> SHORT PROBLEM:
Copy out, exactly as given, every line from the line with "in the picture?" to the end of the listing, both of those lines included.
──────────
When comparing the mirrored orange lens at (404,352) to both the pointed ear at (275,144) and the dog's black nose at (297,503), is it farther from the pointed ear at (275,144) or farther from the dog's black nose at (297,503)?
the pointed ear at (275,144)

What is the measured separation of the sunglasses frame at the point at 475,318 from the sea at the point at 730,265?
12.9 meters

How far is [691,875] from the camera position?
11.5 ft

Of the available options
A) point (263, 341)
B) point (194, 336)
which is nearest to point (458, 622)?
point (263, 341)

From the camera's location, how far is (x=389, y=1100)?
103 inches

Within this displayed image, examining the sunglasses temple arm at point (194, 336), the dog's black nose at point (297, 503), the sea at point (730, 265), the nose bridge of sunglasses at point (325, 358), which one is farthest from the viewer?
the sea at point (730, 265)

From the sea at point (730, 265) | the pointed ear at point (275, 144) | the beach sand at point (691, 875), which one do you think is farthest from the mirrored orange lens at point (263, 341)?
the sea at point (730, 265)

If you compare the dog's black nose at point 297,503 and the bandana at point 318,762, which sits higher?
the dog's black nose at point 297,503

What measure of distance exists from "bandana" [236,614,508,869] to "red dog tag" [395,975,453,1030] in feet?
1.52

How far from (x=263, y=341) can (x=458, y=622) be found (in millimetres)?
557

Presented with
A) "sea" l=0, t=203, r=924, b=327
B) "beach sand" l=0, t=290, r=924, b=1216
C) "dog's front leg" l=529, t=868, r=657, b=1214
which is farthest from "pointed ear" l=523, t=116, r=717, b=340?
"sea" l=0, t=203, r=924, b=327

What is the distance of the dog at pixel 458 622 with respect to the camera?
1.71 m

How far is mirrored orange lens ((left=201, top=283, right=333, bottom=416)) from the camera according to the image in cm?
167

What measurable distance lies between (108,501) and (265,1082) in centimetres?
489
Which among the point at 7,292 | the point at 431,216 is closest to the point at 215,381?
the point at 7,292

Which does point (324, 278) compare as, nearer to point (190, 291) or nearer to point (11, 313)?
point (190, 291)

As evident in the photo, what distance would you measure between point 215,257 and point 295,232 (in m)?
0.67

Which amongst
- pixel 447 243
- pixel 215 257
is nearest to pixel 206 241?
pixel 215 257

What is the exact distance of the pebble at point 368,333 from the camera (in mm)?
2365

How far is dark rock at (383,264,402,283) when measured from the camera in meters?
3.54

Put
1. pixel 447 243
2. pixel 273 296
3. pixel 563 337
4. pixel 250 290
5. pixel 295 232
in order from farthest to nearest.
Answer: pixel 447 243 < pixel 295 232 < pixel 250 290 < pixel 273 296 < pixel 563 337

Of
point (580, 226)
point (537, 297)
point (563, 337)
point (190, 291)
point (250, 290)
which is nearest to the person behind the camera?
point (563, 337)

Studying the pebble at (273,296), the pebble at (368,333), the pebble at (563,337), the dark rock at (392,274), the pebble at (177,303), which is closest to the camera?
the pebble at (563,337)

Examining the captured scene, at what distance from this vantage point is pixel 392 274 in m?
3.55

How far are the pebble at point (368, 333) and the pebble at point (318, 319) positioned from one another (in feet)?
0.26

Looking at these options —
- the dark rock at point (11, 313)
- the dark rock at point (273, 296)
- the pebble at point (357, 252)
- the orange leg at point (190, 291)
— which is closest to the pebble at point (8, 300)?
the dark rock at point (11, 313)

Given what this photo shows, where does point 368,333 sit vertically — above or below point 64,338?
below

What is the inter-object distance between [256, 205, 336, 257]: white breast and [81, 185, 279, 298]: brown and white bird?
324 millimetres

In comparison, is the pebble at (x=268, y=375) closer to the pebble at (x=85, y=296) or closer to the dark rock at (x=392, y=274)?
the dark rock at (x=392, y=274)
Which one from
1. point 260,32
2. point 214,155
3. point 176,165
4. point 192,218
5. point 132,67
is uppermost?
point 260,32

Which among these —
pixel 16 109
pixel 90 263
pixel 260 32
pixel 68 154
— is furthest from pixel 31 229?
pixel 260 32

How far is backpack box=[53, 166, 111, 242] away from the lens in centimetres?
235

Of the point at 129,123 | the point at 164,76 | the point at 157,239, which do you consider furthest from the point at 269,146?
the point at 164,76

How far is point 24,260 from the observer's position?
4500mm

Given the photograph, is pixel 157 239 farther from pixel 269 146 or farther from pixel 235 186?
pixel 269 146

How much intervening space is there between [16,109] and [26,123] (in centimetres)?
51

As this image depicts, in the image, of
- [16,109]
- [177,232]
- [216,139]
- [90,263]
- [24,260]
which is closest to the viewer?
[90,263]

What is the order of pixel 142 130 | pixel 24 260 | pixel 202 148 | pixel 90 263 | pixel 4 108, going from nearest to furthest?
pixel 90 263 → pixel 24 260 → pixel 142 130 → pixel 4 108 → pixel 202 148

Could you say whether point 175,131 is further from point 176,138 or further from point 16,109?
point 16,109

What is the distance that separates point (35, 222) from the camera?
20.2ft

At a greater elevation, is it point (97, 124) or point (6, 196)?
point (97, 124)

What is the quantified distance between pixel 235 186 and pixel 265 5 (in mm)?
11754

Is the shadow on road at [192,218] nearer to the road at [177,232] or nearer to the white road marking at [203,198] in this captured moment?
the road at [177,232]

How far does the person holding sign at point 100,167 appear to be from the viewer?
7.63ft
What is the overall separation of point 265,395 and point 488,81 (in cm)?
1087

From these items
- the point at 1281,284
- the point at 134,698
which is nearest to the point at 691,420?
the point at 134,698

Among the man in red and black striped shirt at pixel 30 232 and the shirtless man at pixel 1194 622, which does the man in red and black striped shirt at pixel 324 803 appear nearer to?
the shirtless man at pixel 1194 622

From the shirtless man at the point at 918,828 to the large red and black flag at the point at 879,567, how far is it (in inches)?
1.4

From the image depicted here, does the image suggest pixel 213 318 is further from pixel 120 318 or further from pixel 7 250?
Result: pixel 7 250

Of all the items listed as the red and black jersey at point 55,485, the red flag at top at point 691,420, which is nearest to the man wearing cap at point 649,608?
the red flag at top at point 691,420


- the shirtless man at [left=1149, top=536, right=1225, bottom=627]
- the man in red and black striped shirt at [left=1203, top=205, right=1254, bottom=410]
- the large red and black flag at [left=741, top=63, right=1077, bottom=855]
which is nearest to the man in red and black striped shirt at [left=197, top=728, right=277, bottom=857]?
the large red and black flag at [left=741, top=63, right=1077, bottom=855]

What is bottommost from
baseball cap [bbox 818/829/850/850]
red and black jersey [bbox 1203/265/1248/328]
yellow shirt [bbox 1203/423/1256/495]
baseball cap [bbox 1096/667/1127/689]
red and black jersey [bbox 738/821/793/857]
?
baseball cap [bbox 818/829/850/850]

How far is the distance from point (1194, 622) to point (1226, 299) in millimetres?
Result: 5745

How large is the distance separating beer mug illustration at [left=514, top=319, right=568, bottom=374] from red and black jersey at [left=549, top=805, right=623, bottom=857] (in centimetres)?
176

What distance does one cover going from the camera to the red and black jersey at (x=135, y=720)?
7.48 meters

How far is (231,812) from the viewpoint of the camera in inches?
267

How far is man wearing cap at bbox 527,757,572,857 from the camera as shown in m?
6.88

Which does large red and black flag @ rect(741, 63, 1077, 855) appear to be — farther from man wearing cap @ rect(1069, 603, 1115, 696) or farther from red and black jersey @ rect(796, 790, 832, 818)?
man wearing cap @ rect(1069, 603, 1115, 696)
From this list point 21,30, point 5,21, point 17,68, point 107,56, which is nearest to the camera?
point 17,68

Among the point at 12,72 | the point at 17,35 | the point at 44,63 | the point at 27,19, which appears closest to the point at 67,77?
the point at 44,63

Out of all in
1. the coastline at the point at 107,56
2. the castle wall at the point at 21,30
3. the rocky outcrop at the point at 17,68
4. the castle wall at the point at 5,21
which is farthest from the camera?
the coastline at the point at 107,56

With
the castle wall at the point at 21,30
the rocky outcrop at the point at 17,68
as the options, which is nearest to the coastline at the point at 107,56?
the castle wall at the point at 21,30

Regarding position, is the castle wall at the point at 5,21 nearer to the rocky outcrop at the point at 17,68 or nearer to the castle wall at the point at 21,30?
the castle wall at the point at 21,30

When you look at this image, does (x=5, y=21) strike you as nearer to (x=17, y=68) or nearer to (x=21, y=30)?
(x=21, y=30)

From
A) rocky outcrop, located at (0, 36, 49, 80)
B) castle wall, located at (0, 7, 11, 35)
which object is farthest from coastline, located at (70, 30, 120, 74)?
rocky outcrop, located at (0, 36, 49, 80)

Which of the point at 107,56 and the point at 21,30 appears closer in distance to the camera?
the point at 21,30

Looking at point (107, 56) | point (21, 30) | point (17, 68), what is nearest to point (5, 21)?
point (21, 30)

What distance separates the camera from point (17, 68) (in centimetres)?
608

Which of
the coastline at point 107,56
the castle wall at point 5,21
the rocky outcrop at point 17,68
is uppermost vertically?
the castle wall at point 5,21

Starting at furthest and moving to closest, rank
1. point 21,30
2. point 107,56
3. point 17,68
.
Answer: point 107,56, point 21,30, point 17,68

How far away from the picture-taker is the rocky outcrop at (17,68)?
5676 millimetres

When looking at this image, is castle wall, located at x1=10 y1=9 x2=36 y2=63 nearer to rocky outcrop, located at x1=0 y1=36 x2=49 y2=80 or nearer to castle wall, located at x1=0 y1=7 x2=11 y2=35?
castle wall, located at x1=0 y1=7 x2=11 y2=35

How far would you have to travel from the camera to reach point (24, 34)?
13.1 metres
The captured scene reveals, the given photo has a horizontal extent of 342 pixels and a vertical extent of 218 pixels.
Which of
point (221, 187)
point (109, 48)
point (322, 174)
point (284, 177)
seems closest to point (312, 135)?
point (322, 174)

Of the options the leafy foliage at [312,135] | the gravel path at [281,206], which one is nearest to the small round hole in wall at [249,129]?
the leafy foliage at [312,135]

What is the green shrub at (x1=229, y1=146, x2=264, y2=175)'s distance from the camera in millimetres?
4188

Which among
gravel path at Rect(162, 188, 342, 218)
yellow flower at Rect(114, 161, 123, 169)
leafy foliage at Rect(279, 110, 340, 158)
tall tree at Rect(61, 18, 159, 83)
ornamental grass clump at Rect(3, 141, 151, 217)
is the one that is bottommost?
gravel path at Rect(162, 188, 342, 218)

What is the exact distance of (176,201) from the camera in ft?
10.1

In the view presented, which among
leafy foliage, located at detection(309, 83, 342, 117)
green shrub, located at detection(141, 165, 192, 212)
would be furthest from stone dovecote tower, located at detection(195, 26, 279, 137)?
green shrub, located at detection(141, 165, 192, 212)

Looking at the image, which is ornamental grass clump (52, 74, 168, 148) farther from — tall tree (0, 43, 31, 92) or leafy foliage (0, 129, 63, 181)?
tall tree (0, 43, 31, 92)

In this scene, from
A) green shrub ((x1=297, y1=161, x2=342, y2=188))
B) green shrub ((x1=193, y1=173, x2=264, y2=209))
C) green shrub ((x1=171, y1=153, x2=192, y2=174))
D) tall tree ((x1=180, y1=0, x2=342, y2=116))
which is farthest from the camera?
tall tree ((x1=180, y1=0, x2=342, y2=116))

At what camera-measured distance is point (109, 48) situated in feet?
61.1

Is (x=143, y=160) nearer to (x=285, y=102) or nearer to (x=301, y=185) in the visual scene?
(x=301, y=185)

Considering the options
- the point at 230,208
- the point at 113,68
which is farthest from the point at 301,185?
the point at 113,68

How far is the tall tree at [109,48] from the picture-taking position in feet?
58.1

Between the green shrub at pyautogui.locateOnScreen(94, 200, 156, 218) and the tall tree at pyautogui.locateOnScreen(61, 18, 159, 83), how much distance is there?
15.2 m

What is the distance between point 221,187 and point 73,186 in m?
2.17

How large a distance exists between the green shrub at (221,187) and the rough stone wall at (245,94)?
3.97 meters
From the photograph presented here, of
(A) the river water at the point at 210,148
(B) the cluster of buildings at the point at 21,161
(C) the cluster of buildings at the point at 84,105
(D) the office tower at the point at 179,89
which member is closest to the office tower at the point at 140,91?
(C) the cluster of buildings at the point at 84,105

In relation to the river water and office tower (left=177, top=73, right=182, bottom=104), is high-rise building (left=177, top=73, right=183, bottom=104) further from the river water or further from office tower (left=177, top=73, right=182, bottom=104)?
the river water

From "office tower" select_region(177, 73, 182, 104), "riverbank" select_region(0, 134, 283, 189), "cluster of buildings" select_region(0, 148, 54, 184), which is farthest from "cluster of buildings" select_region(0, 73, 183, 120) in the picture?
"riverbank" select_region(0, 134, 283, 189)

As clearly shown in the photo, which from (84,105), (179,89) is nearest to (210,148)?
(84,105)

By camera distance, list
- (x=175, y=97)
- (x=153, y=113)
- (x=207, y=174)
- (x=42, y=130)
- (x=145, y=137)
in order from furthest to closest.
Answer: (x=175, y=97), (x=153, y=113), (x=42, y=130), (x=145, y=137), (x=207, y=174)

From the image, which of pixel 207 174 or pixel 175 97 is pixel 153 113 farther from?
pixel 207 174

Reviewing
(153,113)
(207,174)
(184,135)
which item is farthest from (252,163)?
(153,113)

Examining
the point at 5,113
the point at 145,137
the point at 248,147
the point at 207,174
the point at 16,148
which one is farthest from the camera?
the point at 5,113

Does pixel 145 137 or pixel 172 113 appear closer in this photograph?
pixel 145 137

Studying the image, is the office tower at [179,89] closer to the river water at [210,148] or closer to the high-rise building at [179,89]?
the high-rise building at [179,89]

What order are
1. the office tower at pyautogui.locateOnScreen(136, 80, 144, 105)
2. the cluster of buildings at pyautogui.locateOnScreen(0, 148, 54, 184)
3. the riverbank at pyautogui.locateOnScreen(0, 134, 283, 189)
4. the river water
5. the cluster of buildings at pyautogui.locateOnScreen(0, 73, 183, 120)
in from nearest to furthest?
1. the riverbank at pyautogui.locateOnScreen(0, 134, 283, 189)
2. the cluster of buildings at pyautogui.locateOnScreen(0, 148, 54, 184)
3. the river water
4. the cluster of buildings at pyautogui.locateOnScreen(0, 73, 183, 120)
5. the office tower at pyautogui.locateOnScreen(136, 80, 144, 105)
──────────
> EXERCISE SOLUTION:
From "office tower" select_region(177, 73, 182, 104), "riverbank" select_region(0, 134, 283, 189), "cluster of buildings" select_region(0, 148, 54, 184), which is farthest from "cluster of buildings" select_region(0, 73, 183, 120) in the picture?
"riverbank" select_region(0, 134, 283, 189)

As clearly shown in the photo, which from (84,105), (179,89) is nearest to (210,148)?
(84,105)

By camera distance, list
- (x=175, y=97)
- (x=153, y=113)
- (x=207, y=174)
- (x=42, y=130)
- (x=145, y=137)
in order from furthest to closest.
Answer: (x=175, y=97), (x=153, y=113), (x=42, y=130), (x=145, y=137), (x=207, y=174)

From the image, which of pixel 207 174 or pixel 175 97 is pixel 153 113 farther from?
pixel 207 174

Reviewing
(153,113)
(207,174)
(184,135)
which item is farthest from (252,163)?
(153,113)

Examining
the point at 5,113
the point at 145,137
the point at 248,147
the point at 207,174
the point at 16,148
which one is farthest from the camera?
the point at 5,113

Does pixel 145 137 or pixel 172 113 appear closer in this photograph?
pixel 145 137

Studying the image, is the office tower at [179,89] closer to the river water at [210,148] or closer to the high-rise building at [179,89]?
the high-rise building at [179,89]

What order are
1. the office tower at pyautogui.locateOnScreen(136, 80, 144, 105)
2. the cluster of buildings at pyautogui.locateOnScreen(0, 148, 54, 184)
3. the riverbank at pyautogui.locateOnScreen(0, 134, 283, 189)
4. the river water
5. the cluster of buildings at pyautogui.locateOnScreen(0, 73, 183, 120)
in from nearest to furthest?
1. the riverbank at pyautogui.locateOnScreen(0, 134, 283, 189)
2. the cluster of buildings at pyautogui.locateOnScreen(0, 148, 54, 184)
3. the river water
4. the cluster of buildings at pyautogui.locateOnScreen(0, 73, 183, 120)
5. the office tower at pyautogui.locateOnScreen(136, 80, 144, 105)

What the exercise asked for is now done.